2017-05-27 01:02:08,072 [myid:] - INFO [main:Environment@100] - Server environment:java.library.path=/usr/java/packages/lib/amd64:/usr/lib64:/lib64:/lib:/usr/lib 
2017-05-27 01:02:08,072 [myid:] - INFO [main:Environment@100] - Server environment:java.io.tmpdir=/tmp 
2017-05-27 01:02:08,072 [myid:] - INFO [main:Environment@100] - Server environment:java.compiler=<NA> 
2017-05-27 01:02:08,072 [myid:] - INFO [main:Environment@100] - Server environment:os.name=Linux 
2017-05-27 01:02:08,072 [myid:] - INFO [main:Environment@100] - Server environment:os.arch=amd64 
2017-05-27 01:02:08,073 [myid:] - INFO [main:Environment@100] - Server environment:os.version=3.10.0-514.16.1.el7.x86_64 
2017-05-27 01:02:08,073 [myid:] - INFO [main:Environment@100] - Server environment:user.name=zookeeper 
2017-05-27 01:02:08,073 [myid:] - INFO [main:Environment@100] - Server environment:user.home=/opt/zookeeper 
2017-05-27 01:02:08,073 [myid:] - INFO [main:Environment@100] - Server environment:user.dir=/ 
2017-05-27 01:02:08,074 [myid:] - INFO [main:ZooKeeperServer@829] - tickTime set to 2000 
2017-05-27 01:02:08,074 [myid:] - INFO [main:ZooKeeperServer@838] - minSessionTimeout set to -1 
2017-05-27 01:02:08,074 [myid:] - INFO [main:ZooKeeperServer@847] - maxSessionTimeout set to -1 
2017-05-27 01:02:08,080 [myid:] - INFO [main:NIOServerCnxnFactory@89] - binding to port 0.0.0.0/0.0.0.0:2181 
2017-05-27 01:02:08,385 [myid:] - ERROR [main:Util@239] - Last transaction was partial. 

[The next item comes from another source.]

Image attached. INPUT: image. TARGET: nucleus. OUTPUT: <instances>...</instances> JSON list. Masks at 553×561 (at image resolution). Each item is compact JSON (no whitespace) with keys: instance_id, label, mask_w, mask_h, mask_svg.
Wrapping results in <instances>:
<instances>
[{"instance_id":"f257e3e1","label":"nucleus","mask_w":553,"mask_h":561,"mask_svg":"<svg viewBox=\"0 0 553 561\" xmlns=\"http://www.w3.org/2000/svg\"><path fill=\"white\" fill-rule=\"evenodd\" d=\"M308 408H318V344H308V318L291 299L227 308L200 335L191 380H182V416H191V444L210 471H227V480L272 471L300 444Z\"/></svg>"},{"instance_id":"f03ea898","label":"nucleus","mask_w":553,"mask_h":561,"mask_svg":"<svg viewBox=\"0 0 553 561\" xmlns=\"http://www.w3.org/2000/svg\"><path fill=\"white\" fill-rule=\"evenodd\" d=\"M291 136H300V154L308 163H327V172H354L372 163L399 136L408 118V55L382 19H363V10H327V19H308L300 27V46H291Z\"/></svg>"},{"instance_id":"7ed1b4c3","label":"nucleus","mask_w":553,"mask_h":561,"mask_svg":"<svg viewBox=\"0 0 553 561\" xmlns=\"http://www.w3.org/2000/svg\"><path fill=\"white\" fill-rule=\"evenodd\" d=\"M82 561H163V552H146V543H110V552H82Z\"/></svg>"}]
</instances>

2017-05-27 01:02:08,400 [myid:] - ERROR [main:Util@239] - Last transaction was partial. 
2017-05-27 01:02:08,403 [myid:] - ERROR [main:Util@239] - Last transaction was partial. 
2017-05-27 01:02:08,403 [myid:] - ERROR [main:Util@239] - Last transaction was partial. 

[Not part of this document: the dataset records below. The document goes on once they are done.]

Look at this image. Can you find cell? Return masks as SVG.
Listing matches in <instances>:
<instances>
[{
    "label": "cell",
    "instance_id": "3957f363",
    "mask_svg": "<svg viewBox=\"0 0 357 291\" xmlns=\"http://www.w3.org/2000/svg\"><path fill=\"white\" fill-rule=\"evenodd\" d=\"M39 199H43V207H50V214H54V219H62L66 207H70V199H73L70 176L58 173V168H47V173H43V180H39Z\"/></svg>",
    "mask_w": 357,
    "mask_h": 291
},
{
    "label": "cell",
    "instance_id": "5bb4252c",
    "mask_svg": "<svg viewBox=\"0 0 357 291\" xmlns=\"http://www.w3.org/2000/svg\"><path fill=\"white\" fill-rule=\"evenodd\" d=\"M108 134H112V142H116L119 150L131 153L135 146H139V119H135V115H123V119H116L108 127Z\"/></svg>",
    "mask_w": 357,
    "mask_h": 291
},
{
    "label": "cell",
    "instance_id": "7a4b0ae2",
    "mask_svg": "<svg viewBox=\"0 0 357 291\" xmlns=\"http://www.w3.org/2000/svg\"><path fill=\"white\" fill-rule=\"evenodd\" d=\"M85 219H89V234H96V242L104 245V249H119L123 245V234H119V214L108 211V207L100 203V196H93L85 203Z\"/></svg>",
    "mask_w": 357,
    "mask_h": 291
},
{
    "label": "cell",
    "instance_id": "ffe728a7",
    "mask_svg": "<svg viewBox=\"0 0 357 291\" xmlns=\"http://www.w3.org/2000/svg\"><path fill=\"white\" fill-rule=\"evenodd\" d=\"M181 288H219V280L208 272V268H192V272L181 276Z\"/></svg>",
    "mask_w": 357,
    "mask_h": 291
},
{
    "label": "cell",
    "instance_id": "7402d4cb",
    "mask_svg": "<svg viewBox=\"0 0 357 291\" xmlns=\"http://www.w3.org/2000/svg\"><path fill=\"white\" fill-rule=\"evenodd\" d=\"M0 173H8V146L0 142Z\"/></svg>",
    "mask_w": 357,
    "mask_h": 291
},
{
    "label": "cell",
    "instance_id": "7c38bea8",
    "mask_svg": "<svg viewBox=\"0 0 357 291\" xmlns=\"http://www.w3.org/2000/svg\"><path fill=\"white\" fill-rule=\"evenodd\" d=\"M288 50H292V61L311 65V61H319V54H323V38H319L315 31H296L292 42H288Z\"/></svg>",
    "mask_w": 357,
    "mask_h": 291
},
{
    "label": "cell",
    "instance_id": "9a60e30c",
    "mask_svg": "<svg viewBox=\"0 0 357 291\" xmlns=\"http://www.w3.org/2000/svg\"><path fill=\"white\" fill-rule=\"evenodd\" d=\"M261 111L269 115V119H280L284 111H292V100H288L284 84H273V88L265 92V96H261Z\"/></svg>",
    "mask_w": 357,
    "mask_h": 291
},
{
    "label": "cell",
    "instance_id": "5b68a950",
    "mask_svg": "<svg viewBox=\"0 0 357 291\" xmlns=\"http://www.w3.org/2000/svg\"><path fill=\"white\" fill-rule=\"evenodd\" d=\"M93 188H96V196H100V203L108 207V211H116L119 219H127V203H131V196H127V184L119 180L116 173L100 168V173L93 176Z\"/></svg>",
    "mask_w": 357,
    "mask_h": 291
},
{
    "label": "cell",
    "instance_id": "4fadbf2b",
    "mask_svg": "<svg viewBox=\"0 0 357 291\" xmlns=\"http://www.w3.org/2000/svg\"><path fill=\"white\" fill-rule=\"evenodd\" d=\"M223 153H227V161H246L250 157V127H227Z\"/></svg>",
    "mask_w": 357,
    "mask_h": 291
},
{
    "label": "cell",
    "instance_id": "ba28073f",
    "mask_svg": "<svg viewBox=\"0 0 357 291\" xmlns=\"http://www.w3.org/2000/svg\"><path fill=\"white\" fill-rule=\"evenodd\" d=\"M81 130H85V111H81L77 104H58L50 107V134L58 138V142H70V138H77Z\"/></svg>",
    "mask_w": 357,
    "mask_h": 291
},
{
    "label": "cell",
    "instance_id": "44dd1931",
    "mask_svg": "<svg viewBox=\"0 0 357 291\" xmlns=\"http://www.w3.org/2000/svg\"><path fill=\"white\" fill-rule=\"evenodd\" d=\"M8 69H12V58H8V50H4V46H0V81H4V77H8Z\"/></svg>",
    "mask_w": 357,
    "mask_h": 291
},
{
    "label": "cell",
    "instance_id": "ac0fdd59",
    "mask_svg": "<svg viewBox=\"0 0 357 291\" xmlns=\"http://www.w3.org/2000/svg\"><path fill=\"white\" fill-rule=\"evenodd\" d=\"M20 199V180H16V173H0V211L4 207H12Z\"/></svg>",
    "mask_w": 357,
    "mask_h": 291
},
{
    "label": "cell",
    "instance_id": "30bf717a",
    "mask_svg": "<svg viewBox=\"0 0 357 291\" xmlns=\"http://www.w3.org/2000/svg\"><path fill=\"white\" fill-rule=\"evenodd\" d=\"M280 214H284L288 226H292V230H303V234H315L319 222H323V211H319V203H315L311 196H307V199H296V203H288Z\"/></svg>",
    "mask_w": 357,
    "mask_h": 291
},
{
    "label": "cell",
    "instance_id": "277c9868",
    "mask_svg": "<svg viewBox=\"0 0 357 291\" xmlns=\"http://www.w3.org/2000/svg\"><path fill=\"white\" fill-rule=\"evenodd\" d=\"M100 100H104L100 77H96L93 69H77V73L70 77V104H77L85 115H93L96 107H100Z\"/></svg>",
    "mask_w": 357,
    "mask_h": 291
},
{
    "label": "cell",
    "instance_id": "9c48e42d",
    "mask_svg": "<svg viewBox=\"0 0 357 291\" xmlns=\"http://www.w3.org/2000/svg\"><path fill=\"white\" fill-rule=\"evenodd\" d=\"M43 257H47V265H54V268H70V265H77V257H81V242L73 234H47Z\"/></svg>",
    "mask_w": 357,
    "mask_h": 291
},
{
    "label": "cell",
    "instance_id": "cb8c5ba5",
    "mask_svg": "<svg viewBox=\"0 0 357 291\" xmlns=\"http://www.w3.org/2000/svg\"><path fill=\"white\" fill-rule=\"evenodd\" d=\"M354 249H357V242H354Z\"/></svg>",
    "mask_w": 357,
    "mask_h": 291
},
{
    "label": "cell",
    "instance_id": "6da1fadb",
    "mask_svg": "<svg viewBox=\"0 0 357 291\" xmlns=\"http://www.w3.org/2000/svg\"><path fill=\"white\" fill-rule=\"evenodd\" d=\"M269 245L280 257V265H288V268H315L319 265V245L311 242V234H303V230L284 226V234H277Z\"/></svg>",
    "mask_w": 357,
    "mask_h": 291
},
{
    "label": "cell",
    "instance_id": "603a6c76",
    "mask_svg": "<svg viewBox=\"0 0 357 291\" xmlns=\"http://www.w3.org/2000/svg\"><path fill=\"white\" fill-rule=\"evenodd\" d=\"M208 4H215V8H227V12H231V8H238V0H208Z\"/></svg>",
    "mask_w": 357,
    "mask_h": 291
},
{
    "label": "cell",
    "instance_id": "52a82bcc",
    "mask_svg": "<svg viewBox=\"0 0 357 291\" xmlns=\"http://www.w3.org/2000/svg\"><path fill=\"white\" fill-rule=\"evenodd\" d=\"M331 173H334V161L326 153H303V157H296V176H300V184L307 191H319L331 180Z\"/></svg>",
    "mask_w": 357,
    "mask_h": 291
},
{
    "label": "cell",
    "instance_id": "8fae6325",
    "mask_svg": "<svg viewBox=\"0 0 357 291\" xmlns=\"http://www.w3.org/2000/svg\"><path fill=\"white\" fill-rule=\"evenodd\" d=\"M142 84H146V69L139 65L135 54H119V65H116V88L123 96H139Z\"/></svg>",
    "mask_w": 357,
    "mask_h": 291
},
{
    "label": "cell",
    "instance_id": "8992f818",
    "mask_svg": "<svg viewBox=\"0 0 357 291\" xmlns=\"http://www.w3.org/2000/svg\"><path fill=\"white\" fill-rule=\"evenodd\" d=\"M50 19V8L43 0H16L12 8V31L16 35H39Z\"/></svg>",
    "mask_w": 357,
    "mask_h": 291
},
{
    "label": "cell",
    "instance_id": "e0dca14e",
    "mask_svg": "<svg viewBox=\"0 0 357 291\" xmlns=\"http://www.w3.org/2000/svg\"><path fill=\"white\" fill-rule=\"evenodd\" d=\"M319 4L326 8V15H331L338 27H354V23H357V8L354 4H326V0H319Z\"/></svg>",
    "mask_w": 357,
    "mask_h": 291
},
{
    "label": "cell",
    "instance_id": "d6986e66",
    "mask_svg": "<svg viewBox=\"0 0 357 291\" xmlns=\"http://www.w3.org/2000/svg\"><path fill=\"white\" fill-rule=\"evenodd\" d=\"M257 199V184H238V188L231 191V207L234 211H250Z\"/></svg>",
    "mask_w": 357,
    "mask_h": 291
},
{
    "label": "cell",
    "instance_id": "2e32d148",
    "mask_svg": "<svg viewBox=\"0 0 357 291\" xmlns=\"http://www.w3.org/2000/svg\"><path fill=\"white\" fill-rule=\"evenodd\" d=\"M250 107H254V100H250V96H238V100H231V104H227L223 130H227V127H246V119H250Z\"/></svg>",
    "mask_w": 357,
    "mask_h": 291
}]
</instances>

2017-05-27 01:02:08,404 [myid:] - ERROR [main:Util@239] - Last transaction was partial. 
2017-05-27 01:02:08,404 [myid:] - ERROR [main:ZooKeeperServerMain@64] - Unexpected exception, exiting abnormally 
java.io.EOFException 
at java.io.DataInputStream.readInt(DataInputStream.java:392) 
at org.apache.jute.BinaryInputArchive.readInt(BinaryInputArchive.java:63) 

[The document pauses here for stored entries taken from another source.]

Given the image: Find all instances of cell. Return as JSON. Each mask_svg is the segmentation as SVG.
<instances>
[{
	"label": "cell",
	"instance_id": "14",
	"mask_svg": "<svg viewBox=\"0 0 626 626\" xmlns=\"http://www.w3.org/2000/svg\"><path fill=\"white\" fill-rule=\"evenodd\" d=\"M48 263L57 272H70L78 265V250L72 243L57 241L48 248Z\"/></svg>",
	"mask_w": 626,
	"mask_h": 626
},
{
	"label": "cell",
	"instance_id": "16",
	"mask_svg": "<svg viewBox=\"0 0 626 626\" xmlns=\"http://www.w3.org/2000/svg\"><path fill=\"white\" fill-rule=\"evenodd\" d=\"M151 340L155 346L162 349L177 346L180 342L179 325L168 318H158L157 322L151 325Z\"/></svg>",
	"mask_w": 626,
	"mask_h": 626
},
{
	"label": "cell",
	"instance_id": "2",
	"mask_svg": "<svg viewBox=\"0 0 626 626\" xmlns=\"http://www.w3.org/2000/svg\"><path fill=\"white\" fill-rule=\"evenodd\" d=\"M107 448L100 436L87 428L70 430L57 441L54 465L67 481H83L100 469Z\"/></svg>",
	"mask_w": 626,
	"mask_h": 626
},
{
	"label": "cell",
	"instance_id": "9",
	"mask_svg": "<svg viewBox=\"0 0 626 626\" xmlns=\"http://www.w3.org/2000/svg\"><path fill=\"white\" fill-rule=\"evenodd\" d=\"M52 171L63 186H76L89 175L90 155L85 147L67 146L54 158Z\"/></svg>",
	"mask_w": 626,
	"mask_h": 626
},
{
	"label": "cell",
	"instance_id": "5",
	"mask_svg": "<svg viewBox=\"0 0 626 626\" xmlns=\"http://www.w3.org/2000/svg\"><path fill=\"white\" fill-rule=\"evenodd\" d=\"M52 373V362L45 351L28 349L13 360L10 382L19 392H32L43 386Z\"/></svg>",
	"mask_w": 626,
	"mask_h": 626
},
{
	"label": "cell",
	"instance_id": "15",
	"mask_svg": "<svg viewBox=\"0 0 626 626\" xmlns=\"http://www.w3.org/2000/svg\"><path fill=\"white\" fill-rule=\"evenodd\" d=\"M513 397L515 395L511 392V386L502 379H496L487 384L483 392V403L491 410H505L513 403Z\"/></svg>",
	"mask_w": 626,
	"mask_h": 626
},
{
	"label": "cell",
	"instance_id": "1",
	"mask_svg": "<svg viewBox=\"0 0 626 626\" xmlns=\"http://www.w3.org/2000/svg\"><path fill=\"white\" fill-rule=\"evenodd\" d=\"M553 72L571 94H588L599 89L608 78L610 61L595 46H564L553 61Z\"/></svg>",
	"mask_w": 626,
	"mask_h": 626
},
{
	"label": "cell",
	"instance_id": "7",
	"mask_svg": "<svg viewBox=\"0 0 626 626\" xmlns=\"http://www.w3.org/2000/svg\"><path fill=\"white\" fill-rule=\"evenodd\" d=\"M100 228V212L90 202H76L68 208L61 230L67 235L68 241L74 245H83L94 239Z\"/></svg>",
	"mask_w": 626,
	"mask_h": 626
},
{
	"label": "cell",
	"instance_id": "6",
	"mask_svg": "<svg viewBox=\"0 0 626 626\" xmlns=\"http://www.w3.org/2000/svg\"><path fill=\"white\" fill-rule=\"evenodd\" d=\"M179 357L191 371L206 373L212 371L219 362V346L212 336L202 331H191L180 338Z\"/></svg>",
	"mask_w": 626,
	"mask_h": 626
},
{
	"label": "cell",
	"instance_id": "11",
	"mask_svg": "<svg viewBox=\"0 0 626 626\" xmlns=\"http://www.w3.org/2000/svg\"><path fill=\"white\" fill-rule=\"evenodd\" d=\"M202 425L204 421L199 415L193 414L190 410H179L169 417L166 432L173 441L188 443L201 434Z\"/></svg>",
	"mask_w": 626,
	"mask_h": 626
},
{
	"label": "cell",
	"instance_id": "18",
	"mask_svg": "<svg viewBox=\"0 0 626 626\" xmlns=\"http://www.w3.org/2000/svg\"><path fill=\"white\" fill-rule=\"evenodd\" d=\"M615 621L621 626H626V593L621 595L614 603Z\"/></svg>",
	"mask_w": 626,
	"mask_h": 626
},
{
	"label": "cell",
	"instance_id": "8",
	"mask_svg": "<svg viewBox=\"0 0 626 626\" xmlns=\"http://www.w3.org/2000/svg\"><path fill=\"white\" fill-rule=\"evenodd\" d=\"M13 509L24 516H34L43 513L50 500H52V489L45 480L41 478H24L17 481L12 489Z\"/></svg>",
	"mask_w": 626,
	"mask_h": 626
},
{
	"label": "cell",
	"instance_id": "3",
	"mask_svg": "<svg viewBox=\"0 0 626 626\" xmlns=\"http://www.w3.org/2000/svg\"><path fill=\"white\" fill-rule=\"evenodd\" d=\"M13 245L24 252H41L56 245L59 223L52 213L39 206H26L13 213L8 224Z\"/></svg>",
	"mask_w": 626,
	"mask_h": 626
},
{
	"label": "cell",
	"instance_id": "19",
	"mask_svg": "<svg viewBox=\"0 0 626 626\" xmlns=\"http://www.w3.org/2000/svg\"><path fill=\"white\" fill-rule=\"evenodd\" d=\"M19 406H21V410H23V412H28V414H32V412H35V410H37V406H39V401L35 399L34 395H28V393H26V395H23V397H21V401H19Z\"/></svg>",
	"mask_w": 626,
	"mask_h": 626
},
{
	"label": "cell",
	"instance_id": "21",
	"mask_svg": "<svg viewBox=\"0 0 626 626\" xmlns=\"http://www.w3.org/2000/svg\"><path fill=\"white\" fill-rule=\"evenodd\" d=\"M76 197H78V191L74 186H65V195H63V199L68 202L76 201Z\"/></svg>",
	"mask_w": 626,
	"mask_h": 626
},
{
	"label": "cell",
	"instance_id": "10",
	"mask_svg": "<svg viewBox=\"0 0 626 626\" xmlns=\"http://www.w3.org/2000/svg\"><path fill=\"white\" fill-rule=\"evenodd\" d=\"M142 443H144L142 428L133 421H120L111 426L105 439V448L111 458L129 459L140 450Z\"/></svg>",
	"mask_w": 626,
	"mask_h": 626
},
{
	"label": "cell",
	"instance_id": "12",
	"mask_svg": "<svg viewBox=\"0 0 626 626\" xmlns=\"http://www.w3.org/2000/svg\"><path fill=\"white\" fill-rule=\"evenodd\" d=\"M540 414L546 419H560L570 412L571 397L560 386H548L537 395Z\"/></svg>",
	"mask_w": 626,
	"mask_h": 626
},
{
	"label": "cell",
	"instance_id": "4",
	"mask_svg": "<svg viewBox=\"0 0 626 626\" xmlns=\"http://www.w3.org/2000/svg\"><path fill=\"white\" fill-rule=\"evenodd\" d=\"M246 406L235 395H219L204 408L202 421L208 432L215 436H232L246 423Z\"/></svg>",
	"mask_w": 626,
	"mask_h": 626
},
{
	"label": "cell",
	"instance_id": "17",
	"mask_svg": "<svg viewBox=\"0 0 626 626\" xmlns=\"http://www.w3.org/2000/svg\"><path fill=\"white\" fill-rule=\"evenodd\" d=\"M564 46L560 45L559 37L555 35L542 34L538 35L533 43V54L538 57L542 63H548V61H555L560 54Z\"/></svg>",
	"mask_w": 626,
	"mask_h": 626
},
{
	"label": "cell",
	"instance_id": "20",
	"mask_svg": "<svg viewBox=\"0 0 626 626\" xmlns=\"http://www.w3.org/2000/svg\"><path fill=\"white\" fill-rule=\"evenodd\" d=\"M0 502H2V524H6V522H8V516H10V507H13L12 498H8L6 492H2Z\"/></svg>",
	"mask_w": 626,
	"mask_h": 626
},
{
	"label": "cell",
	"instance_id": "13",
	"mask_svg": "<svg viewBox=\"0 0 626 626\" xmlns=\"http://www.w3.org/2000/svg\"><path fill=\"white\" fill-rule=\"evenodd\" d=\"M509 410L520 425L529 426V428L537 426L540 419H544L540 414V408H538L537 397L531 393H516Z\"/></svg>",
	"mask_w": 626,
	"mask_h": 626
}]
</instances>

at org.apache.zookeeper.server.persistence.FileHeader.deserialize(FileHeader.java:64) 
at org.apache.zookeeper.server.persistence.FileTxnLog$FileTxnIterator.inStreamCreated(FileTxnLog.java:585) 
at org.apache.zookeeper.server.persistence.FileTxnLog$FileTxnIterator.createInputArchive(FileTxnLog.java:604) 
at org.apache.zookeeper.server.persistence.FileTxnLog$FileTxnIterator.goToNextLog(FileTxnLog.java:570) 
at org.apache.zookeeper.server.persistence.FileTxnLog$FileTxnIterator.next(FileTxnLog.java:652) 
at org.apache.zookeeper.server.persistence.FileTxnSnapLog.restore(FileTxnSnapLog.java:166) 
at org.apache.zookeeper.server.ZKDatabase.loadDataBase(ZKDatabase.java:223) 
at org.apache.zookeeper.server.ZooKeeperServer.loadData(ZooKeeperServer.java:283) 
at org.apache.zookeeper.server.ZooKeeperServer.startdata(ZooKeeperServer.java:410) 
at org.apache.zookeeper.server.NIOServerCnxnFactory.startup(NIOServerCnxnFactory.java:118) 
at org.apache.zookeeper.server.ZooKeeperServerMain.runFromConfig(ZooKeeperServerMain.java:119) 
at org.apache.zookeeper.server.ZooKeeperServerMain.initializeAndRun(ZooKeeperServerMain.java:87) 
at org.apache.zookeeper.server.ZooKeeperServerMain.main(ZooKeeperServerMain.java:53) 
at org.apache.zookeeper.server.quorum.QuorumPeerMain.initializeAndRun(QuorumPeerMain.java:116) 
at org.apache.zookeeper.server.quorum.QuorumPeerMain.main(QuorumPeerMain.java:78)

thanks IPVP

Answer

Roshan Summun picture Roshan Summun · Oct 12, 2017

The solution for me was to find the 0 length log file in /hadoop/zookeeper/version-2 (or whichever place your dataDir is) and delete it. Start ZooKeeper afterwards.